## start DATA FOR PROCESSING

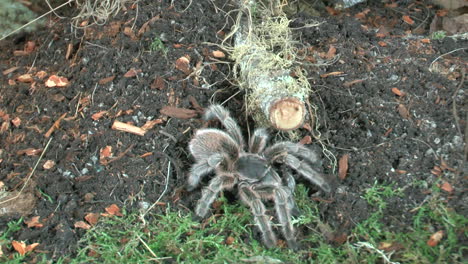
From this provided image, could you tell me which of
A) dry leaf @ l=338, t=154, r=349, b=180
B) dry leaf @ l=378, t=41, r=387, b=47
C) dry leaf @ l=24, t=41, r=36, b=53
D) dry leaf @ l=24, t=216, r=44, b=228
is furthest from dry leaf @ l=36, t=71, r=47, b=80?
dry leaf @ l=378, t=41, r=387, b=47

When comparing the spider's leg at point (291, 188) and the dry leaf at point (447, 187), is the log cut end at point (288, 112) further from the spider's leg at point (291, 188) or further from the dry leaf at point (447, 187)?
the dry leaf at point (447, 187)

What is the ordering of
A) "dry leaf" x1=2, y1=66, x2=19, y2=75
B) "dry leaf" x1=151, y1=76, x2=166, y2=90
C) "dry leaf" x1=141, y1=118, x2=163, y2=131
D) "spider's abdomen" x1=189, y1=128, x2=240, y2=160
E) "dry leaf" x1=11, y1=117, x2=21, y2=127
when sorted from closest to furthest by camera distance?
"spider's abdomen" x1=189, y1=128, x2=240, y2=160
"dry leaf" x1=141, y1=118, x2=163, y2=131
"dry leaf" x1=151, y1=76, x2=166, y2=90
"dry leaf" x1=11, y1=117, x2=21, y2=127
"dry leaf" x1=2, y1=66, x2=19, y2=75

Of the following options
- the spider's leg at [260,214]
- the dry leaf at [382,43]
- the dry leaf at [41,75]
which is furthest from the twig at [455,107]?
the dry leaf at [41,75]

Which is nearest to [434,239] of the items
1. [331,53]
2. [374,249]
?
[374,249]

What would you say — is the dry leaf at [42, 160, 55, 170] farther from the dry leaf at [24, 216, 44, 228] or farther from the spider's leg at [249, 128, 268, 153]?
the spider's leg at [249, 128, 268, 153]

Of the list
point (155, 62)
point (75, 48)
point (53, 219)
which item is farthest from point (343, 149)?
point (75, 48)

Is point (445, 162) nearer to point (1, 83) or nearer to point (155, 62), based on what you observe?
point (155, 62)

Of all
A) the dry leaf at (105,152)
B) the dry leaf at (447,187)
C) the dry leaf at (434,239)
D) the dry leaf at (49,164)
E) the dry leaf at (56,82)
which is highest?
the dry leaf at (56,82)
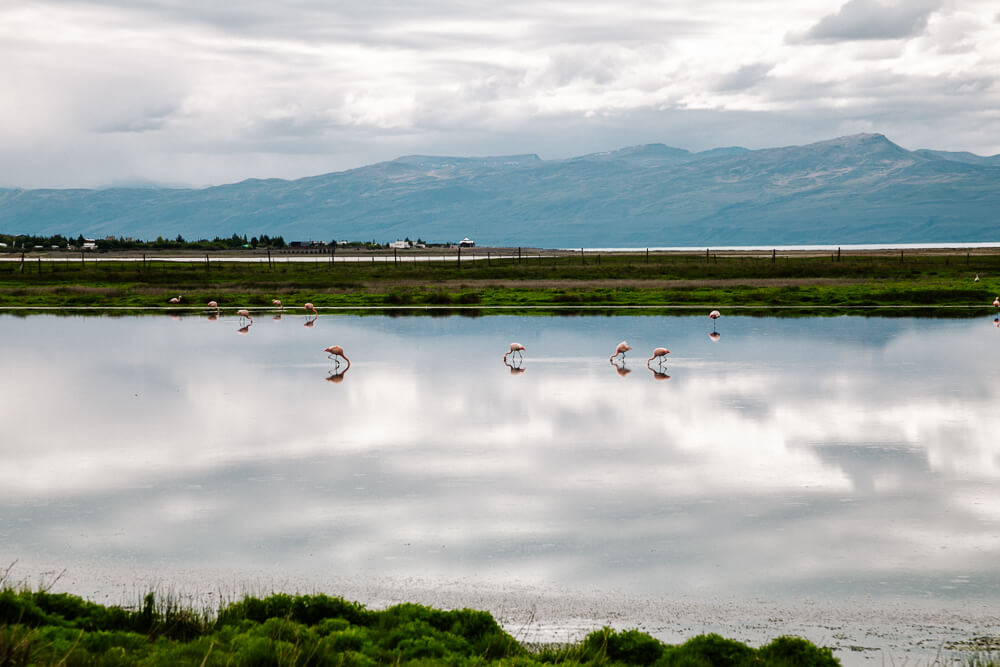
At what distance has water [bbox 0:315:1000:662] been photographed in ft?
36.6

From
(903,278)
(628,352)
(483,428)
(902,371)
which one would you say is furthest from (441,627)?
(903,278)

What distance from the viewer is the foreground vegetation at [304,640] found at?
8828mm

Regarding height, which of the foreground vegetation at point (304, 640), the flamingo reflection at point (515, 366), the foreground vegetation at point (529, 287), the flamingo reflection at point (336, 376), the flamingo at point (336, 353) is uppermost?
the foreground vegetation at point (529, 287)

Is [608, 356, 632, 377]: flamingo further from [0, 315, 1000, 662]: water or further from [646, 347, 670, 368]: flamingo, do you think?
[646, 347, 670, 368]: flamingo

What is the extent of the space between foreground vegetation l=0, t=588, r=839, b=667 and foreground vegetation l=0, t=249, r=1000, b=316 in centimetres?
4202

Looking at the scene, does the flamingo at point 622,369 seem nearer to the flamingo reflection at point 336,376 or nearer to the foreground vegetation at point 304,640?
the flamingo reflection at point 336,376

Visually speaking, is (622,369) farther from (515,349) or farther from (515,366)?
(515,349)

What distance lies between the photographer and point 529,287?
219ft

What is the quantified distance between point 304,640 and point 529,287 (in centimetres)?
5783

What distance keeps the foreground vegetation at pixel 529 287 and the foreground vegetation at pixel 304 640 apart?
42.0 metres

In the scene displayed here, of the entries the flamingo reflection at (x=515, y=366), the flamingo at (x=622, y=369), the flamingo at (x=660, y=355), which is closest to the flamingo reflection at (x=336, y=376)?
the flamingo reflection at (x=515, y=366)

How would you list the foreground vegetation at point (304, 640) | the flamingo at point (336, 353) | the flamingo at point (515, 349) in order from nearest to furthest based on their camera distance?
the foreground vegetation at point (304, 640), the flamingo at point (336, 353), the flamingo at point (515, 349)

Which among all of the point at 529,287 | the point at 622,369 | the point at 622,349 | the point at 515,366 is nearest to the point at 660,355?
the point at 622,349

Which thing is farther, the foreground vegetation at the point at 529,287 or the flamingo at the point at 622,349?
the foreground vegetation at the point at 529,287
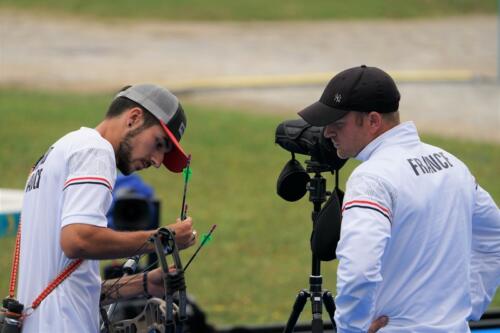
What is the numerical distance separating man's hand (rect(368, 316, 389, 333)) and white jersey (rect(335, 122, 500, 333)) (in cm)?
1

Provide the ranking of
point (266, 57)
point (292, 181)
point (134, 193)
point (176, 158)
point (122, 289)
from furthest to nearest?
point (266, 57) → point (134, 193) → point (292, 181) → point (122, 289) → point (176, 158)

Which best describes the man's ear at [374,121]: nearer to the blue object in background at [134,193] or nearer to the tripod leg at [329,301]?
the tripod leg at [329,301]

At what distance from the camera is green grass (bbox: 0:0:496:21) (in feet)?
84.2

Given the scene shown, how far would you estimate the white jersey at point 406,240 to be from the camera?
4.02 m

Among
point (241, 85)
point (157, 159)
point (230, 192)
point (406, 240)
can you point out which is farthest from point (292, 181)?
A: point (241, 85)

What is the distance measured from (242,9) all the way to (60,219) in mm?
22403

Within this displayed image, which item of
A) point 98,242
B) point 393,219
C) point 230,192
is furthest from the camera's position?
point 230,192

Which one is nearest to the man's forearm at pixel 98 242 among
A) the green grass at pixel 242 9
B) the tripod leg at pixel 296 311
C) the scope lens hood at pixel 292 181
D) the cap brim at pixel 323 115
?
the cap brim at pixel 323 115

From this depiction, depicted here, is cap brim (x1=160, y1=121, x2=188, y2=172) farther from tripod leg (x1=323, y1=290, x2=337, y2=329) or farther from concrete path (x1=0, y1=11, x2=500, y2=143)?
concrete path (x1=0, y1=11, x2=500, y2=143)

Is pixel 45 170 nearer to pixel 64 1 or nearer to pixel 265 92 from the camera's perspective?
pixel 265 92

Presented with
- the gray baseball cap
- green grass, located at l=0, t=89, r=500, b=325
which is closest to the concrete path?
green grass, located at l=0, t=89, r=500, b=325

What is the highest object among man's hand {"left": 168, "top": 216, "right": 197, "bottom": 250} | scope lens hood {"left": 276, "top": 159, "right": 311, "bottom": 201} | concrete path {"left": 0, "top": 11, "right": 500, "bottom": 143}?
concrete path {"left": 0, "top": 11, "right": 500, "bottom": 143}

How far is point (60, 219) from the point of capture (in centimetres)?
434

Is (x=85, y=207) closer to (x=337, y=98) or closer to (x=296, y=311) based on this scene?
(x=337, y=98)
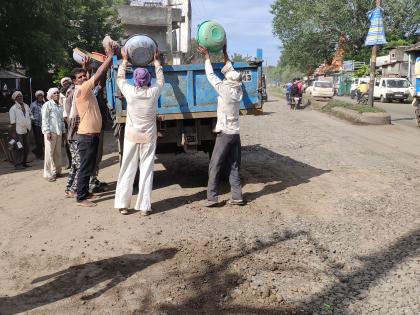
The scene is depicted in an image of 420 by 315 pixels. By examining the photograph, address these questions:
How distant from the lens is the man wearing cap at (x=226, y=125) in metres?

## end DATA FOR PROCESSING

WHAT TO WORK ON
Render every line of the source data above as a numbered list, skipping blank lines and leaving out the pictures.

RESULT OF THIS TASK
1. From this provided image, could you tell me which of
2. A) dry leaf @ l=338, t=154, r=349, b=180
3. B) dry leaf @ l=378, t=41, r=387, b=47
4. C) dry leaf @ l=24, t=41, r=36, b=53
5. D) dry leaf @ l=24, t=216, r=44, b=228
6. is furthest from dry leaf @ l=36, t=71, r=47, b=80?
7. dry leaf @ l=378, t=41, r=387, b=47
8. When comparing the spider's leg at point (291, 188) and the dry leaf at point (447, 187), is the log cut end at point (288, 112) further from the spider's leg at point (291, 188) or further from the dry leaf at point (447, 187)?
9. the dry leaf at point (447, 187)
10. What is the ordering of
11. A) "dry leaf" x1=2, y1=66, x2=19, y2=75
12. B) "dry leaf" x1=151, y1=76, x2=166, y2=90
13. C) "dry leaf" x1=141, y1=118, x2=163, y2=131
14. D) "spider's abdomen" x1=189, y1=128, x2=240, y2=160
15. E) "dry leaf" x1=11, y1=117, x2=21, y2=127
16. when sorted from closest to furthest by camera distance?
17. "spider's abdomen" x1=189, y1=128, x2=240, y2=160
18. "dry leaf" x1=141, y1=118, x2=163, y2=131
19. "dry leaf" x1=151, y1=76, x2=166, y2=90
20. "dry leaf" x1=11, y1=117, x2=21, y2=127
21. "dry leaf" x1=2, y1=66, x2=19, y2=75
22. Of the following options
23. - the spider's leg at [260,214]
24. - the dry leaf at [382,43]
25. - the dry leaf at [41,75]
26. which is furthest from the twig at [455,107]?
27. the dry leaf at [41,75]
28. Which is nearest to [434,239] of the items
29. 1. [331,53]
30. 2. [374,249]
31. ?
32. [374,249]
33. What would you say — is the dry leaf at [42, 160, 55, 170] farther from the dry leaf at [24, 216, 44, 228] or farther from the spider's leg at [249, 128, 268, 153]?
34. the spider's leg at [249, 128, 268, 153]
35. Of the list
36. point (155, 62)
37. point (75, 48)
38. point (53, 219)
39. which item is farthest from point (343, 149)?
40. point (75, 48)
41. Is point (445, 162) nearer to point (1, 83) or nearer to point (155, 62), based on what you observe?
42. point (155, 62)
43. Of all
44. A) the dry leaf at (105,152)
45. B) the dry leaf at (447,187)
46. C) the dry leaf at (434,239)
47. D) the dry leaf at (49,164)
48. E) the dry leaf at (56,82)
49. which is highest?
50. the dry leaf at (56,82)
51. At what distance has water [bbox 0:315:1000:662] been photographed in ft?
52. 36.6
53. From
54. (903,278)
55. (628,352)
56. (483,428)
57. (902,371)
58. which one would you say is furthest from (441,627)?
59. (903,278)
60. What distance from the viewer is the foreground vegetation at [304,640] found at?
61. 8828mm
62. Regarding height, which of the foreground vegetation at point (304, 640), the flamingo reflection at point (515, 366), the foreground vegetation at point (529, 287), the flamingo reflection at point (336, 376), the flamingo at point (336, 353) is uppermost?
63. the foreground vegetation at point (529, 287)
64. Is [608, 356, 632, 377]: flamingo further from [0, 315, 1000, 662]: water or further from [646, 347, 670, 368]: flamingo, do you think?
65. [646, 347, 670, 368]: flamingo
66. What is the extent of the space between foreground vegetation l=0, t=588, r=839, b=667 and foreground vegetation l=0, t=249, r=1000, b=316 in centimetres?
67. 4202
68. Looking at the scene, does the flamingo at point 622,369 seem nearer to the flamingo reflection at point 336,376 or nearer to the foreground vegetation at point 304,640?
69. the flamingo reflection at point 336,376
70. Visually speaking, is (622,369) farther from (515,349) or farther from (515,366)?
71. (515,349)
72. What distance lies between the photographer and point 529,287?
73. 219ft
74. What is the quantified distance between point 304,640 and point 529,287 (in centimetres)?
75. 5783
76. What distance keeps the foreground vegetation at pixel 529 287 and the foreground vegetation at pixel 304 640 apart?
77. 42.0 metres
78. In the scene displayed here, of the entries the flamingo reflection at (x=515, y=366), the flamingo at (x=622, y=369), the flamingo at (x=660, y=355), which is closest to the flamingo reflection at (x=336, y=376)?
79. the flamingo reflection at (x=515, y=366)
80. How would you list the foreground vegetation at point (304, 640) | the flamingo at point (336, 353) | the flamingo at point (515, 349) in order from nearest to furthest based on their camera distance?
81. the foreground vegetation at point (304, 640), the flamingo at point (336, 353), the flamingo at point (515, 349)
82. Which among all of the point at 529,287 | the point at 622,369 | the point at 622,349 | the point at 515,366 is nearest to the point at 660,355?
83. the point at 622,349
84. Which thing is farther, the foreground vegetation at the point at 529,287 or the flamingo at the point at 622,349?
85. the foreground vegetation at the point at 529,287
86. What is the numerical distance separating man's hand (rect(368, 316, 389, 333)) and white jersey (rect(335, 122, 500, 333)) (in cm)?
87. 1
88. Provide the ranking of
89. point (266, 57)
90. point (292, 181)
91. point (134, 193)
92. point (176, 158)
93. point (122, 289)
94. from furthest to nearest?
95. point (266, 57) → point (134, 193) → point (292, 181) → point (122, 289) → point (176, 158)
96. Which best describes the man's ear at [374,121]: nearer to the blue object in background at [134,193] or nearer to the tripod leg at [329,301]?
97. the tripod leg at [329,301]
98. At what distance from the camera is green grass (bbox: 0:0:496:21) (in feet)?
99. 84.2
100. Given the scene shown, how far would you estimate the white jersey at point 406,240 to be from the camera?
101. 4.02 m
102. Among
103. point (241, 85)
104. point (157, 159)
105. point (230, 192)
106. point (406, 240)
107. can you point out which is farthest from point (292, 181)?
108. A: point (241, 85)
109. What is the distance measured from (242,9) all the way to (60,219) in mm?
110. 22403
111. Within this displayed image, which item of
112. A) point 98,242
113. B) point 393,219
114. C) point 230,192
115. is furthest from the camera's position?
116. point 230,192
117. Which one is nearest to the man's forearm at pixel 98 242 among
118. A) the green grass at pixel 242 9
119. B) the tripod leg at pixel 296 311
120. C) the scope lens hood at pixel 292 181
121. D) the cap brim at pixel 323 115
122. ?
123. the cap brim at pixel 323 115
124. From this depiction, depicted here, is cap brim (x1=160, y1=121, x2=188, y2=172) farther from tripod leg (x1=323, y1=290, x2=337, y2=329) or farther from concrete path (x1=0, y1=11, x2=500, y2=143)?
125. concrete path (x1=0, y1=11, x2=500, y2=143)
126. Is pixel 45 170 nearer to pixel 64 1 or nearer to pixel 265 92 from the camera's perspective?
127. pixel 265 92
128. Presented with
129. - the gray baseball cap
130. - green grass, located at l=0, t=89, r=500, b=325
131. which is closest to the concrete path?
132. green grass, located at l=0, t=89, r=500, b=325
133. What is the highest object among man's hand {"left": 168, "top": 216, "right": 197, "bottom": 250} | scope lens hood {"left": 276, "top": 159, "right": 311, "bottom": 201} | concrete path {"left": 0, "top": 11, "right": 500, "bottom": 143}?
134. concrete path {"left": 0, "top": 11, "right": 500, "bottom": 143}
135. How far is point (60, 219) from the point of capture (in centimetres)?
136. 434
137. Is (x=85, y=207) closer to (x=337, y=98) or closer to (x=296, y=311) based on this scene?
138. (x=337, y=98)
139. The scene is depicted in an image of 420 by 315 pixels. By examining the photograph, address these questions:
140. How distant from the lens is the man wearing cap at (x=226, y=125) in metres?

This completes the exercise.